In the view of Gilgamesh the world is chaotic and through divine service in religion man is able to secure the benefits of civilization, pushing back the chaos. In Genesis, creation is good and God gives order to the universe. In the view of Gilgamesh, man must quest and fight, struggling to extend civilization over the chaotic world by overcoming great beasts. In Genesis, man is to care for the earth and all that grows and lives upon it.

The flood story of each shows, in one, a world where the gods petulantly decide to wipe out all mankind (Gilgamesh), as opposed to a universe ruled by God, who poured out retribution on mankind for sins against one another (Genesis 6:5). In Gilgamesh one god rebelliously decides to save a few people from the wrath of the other gods, but in Genesis, God who punished is the God who delivered.

In Gilgamesh, we see one grief-stricken demi-god foolishly seeking a fruit to live forever. In Genesis we see man’s foolish attempt to be a demi-god lose him eternal life. In both, a serpent steals eternal life from the men, but in Genesis, the loss of eternal life is justly deserved and in Gilgamesh the loss is just the reality.

In Gilgamesh sex is part of ritual religion, and in Genesis it is a blessed union of two into one. In Genesis, sex is part of natural reproduction created by God for human good. In Gilgamesh, it is used to wield power and to influence. In Genesis, nakedness was innocent before the fall; its shame after the fall is not based on some deficiency of the human body but the result of the changed human heart. In Gilgamesh nakedness was to tempt and entice.

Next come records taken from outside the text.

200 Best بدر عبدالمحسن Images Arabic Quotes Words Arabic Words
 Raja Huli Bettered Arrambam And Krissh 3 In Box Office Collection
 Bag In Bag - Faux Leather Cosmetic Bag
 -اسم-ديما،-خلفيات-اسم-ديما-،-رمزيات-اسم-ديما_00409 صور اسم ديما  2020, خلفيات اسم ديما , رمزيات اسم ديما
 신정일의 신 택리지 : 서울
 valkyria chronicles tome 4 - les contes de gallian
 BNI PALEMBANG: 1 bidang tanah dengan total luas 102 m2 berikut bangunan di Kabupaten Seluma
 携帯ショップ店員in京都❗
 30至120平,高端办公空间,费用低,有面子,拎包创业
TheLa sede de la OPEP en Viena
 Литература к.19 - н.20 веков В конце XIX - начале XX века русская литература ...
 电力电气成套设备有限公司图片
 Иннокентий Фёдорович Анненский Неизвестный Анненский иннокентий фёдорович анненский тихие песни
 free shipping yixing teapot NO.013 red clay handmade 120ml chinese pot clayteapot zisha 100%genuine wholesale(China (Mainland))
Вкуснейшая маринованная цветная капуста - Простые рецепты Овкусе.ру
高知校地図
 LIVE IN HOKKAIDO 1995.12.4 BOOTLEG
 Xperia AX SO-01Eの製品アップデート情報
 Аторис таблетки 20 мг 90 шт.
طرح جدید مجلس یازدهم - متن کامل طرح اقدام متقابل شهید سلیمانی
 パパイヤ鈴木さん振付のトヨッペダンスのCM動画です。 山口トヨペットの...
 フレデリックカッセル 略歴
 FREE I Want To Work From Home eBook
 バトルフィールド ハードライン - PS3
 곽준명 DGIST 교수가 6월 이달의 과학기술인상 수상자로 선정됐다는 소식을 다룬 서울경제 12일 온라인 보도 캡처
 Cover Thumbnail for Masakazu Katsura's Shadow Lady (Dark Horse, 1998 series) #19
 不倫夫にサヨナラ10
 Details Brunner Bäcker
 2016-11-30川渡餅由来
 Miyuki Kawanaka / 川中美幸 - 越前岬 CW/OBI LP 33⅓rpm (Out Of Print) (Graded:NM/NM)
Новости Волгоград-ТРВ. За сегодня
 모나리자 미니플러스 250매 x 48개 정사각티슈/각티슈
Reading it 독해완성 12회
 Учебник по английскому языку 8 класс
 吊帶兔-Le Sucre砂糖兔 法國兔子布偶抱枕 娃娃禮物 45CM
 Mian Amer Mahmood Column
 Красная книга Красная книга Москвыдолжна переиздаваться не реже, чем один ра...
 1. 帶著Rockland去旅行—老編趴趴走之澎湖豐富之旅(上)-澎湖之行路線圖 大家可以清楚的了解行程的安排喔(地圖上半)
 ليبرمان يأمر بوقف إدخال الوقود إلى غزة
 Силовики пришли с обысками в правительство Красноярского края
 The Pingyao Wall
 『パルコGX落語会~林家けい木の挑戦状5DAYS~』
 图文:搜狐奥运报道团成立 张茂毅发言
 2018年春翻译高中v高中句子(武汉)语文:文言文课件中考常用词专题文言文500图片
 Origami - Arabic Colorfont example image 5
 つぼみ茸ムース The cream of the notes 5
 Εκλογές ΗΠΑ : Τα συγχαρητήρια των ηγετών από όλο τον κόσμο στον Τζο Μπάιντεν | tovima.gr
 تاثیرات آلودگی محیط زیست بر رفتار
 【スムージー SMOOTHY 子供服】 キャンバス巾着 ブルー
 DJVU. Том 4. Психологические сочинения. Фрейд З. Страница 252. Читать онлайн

God revealed to the people of Israel a very different view of the world, of himself and of humanity from the one shared by most of human thought. His revelation is of people created to be like him and to live peacefully with one another. So many blessings were given without man first deserving them—given by a God who wanted to give to his creatures. The rest of the world saw life as being lived on a razor’s edge of existence, where life was—in the words of Hobbes—nasty, brutish and short. To the rest of the world the gods were petulant spoiled brats that at best might be manipulated to help, but more often than not were too busy for man, or even man’s greatest threat. In Genesis, God is intimately involved with the people he created, loves them and has taken action many times to alleviate the conditions of their fallen state.

When we deal with the world around us, some have a worldview like ours because of the Christian history of our society. However, sometimes these similarities actually illuminate how different we see the world from those around us. Keep in mind that when you share your faith it is being interpreted through their view of the world, view of divinity and view of mankind. Is it any wonder that communicating our faith takes the power of God to navigate the many hindrances to being understood?